Free energy reaction profiles that illustrate the different effects of the R235A mutation on the kinetic parameters for ScOMPDC-catalyzed decarboxylation of OMP to form UMP (profile on left) and the deuterium exchange reaction of h-FUMP to form d-FUMP (profile on right). The binding energy of R235A and other residues in the phosphodianion gripper loop is utilized to drive the conversion of open enzyme E_O to closed enzyme E_C – this binding energy is partly expressed at the Michaelis complex when loop closure at the Michaelis complex is thermodynamically favorable (K_c > 1, eq 4 – 6). The substrate binding energy (ΔG_S)_wt of OMP is greater than for FUMP, and we propose that this reflects the utilization of the binding interactions with the -CO₂⁻ group of OMP to drive the conversion of E_O to E_C (ΔG’_c). The overall effect of the R235A mutation on the barrier for the deuterium exchange (ΔΔG^‡_UMP = 7.2 kcal/mol) is larger than for the decarboxylation reaction (ΔΔG^‡_OMP = 5.6 kcal/mol). The R235A mutation results mainly in a decrease in ΔG_S for the decarboxylation reaction (ΔΔG_S = 4 kcal/mole). We propose that the Michaelis complex between OMP and the R235A mutant enzyme exists mainly in the nonproductive open form ([Eo•OMP]_R235A), because there is insufficient binding energy at this Michaelis complex enzyme to drive the enzyme conformational change (K_c < 1, eq 4–6). The effect of the R235A mutation on k_cat (ΔΔG^‡_kcat = 1.6 kcal/mol) is shown as the 1.6 kcal/mol barrier for conversion of [Eo•OMP]_R235A to the productive complex ([E_C•OMP]_R235A).
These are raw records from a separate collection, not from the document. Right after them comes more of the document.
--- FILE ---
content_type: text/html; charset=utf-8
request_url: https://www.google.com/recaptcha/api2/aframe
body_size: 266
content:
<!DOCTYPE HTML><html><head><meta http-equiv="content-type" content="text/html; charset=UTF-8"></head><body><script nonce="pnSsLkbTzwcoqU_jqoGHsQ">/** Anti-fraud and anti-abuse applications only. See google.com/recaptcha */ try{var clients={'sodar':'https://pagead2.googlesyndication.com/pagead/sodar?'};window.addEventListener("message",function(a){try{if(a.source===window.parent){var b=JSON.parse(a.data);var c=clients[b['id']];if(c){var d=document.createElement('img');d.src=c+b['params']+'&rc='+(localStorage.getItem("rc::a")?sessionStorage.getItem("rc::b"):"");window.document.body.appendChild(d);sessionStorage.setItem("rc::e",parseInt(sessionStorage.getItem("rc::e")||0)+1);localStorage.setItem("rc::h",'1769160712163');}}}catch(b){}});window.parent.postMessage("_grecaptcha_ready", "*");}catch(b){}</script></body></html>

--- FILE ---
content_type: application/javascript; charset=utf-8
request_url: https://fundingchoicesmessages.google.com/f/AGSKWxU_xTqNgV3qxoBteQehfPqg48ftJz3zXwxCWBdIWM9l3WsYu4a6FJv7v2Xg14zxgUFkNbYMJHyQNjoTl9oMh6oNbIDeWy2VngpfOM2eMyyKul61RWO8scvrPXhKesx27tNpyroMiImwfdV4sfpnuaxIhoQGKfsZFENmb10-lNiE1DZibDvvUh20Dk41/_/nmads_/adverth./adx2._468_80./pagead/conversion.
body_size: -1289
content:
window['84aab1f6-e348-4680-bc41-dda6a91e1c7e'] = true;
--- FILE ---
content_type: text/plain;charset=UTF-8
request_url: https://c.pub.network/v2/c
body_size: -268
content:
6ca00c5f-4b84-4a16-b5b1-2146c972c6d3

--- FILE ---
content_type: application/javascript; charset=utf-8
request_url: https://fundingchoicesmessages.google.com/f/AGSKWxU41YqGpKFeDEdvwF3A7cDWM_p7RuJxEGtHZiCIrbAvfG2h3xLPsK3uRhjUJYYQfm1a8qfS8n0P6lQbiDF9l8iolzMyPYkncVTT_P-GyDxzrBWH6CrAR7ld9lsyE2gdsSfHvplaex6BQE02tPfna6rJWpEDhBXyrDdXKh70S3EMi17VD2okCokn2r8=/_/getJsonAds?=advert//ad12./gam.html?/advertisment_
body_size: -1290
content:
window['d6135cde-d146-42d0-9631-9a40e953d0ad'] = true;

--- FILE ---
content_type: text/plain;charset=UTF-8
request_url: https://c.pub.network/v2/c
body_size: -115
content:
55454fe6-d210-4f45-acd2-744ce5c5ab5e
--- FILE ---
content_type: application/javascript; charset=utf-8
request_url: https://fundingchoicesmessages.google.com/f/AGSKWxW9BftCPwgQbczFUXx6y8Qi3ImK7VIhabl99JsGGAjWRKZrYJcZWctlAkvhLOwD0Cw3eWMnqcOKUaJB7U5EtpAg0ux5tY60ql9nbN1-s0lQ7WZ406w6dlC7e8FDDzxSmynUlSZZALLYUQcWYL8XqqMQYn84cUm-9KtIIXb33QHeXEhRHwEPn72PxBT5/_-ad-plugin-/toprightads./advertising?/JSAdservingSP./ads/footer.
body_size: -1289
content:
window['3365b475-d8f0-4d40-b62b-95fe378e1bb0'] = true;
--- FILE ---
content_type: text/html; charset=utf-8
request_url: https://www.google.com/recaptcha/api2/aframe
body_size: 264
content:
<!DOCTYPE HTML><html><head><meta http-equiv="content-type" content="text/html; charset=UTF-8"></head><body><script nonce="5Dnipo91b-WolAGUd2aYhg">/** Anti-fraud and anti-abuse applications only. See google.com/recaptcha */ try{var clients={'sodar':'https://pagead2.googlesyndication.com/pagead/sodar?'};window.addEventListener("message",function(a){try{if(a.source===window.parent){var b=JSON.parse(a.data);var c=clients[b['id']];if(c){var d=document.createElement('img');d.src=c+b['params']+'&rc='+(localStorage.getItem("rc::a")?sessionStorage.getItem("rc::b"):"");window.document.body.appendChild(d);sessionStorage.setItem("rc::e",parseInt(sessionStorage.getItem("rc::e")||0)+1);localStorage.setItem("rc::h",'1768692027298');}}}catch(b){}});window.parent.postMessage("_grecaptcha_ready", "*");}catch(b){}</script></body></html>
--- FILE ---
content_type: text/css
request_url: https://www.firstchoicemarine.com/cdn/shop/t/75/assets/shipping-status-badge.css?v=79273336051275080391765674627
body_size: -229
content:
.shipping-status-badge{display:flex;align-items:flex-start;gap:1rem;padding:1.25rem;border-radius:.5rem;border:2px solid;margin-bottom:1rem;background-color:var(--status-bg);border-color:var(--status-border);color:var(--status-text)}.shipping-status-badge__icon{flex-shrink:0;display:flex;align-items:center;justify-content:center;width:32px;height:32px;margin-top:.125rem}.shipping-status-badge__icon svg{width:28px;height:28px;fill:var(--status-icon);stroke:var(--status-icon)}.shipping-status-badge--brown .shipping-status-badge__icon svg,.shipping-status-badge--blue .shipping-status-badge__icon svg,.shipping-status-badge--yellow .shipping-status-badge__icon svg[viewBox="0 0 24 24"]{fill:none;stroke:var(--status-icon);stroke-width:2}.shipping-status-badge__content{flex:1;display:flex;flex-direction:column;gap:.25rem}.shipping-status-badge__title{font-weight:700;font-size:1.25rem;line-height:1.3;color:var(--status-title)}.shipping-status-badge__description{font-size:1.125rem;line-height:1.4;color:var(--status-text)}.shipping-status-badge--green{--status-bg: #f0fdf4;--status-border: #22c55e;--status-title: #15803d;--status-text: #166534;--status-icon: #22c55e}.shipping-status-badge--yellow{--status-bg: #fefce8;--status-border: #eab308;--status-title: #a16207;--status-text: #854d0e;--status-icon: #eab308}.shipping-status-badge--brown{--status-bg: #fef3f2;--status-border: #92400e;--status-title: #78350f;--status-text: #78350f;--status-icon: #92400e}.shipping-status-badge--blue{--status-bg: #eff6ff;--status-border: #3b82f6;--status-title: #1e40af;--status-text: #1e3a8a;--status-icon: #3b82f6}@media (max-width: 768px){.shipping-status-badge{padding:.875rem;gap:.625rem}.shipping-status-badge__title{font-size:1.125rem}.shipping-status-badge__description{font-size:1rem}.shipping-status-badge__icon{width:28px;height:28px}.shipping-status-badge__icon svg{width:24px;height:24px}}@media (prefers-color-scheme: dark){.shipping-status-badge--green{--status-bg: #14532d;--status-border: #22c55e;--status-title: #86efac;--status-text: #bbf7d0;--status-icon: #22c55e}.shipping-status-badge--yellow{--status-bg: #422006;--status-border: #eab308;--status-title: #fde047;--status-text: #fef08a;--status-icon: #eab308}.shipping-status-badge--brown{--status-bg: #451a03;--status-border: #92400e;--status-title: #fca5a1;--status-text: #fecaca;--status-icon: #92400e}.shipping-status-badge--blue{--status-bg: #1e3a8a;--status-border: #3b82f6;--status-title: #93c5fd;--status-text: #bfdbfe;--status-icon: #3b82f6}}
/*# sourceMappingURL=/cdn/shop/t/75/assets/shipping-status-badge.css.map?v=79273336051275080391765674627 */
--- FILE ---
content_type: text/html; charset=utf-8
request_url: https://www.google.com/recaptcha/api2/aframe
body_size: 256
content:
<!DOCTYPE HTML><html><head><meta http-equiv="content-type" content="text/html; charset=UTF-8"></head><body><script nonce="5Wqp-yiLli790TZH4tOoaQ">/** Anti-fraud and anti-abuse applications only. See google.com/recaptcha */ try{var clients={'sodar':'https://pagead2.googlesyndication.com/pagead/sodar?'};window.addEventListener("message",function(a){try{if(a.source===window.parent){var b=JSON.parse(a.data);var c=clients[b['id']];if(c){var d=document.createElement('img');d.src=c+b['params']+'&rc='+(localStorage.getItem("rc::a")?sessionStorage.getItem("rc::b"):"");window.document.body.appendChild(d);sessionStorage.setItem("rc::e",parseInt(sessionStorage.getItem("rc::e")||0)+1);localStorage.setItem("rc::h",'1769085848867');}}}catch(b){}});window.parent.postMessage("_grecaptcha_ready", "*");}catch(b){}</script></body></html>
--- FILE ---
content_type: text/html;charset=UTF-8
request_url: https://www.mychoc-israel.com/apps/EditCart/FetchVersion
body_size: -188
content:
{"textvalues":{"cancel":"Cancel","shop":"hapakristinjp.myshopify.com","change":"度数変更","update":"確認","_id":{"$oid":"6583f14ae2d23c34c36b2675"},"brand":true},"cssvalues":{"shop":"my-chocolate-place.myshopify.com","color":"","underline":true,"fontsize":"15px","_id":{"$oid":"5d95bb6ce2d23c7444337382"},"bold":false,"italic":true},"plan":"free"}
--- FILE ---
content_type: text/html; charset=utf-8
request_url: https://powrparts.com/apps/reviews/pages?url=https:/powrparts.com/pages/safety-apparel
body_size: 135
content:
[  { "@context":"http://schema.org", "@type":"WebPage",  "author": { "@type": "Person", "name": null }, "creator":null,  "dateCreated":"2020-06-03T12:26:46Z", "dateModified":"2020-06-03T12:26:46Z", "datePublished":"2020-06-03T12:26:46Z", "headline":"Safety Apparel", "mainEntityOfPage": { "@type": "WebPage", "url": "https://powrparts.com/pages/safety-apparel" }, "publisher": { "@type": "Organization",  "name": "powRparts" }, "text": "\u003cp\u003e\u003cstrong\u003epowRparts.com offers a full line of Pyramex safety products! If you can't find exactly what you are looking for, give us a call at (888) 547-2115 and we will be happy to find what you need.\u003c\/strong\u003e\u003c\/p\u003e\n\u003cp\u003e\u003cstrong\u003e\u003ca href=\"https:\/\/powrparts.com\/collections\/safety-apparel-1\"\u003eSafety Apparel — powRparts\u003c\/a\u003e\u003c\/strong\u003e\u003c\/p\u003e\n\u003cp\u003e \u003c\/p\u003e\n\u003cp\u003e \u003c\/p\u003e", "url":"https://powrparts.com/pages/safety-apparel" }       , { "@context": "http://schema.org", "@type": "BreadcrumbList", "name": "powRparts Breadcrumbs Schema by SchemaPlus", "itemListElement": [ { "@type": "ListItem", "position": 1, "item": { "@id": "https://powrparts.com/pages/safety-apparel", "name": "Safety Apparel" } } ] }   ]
The smaller binding energy from FUMP compared with OMP available to drive the enzyme conformational change ((K_c)_FUMP < (K_c)_OMP, eq 4 – 6) results in the smaller the effect of the R235A mutation on ΔG_S (ΔΔG_S = 2.2 kcal/mol) and a large 5 kcal/mol barrier to conversion of nonproductive [Eo•FUMP]_R235A to productive ([E_C•FUMP]_R235A that is added to the barrier for conversion of [Eo•FUMP]_R235A to product (ΔΔG^‡_kcat = 5 kcal/mol).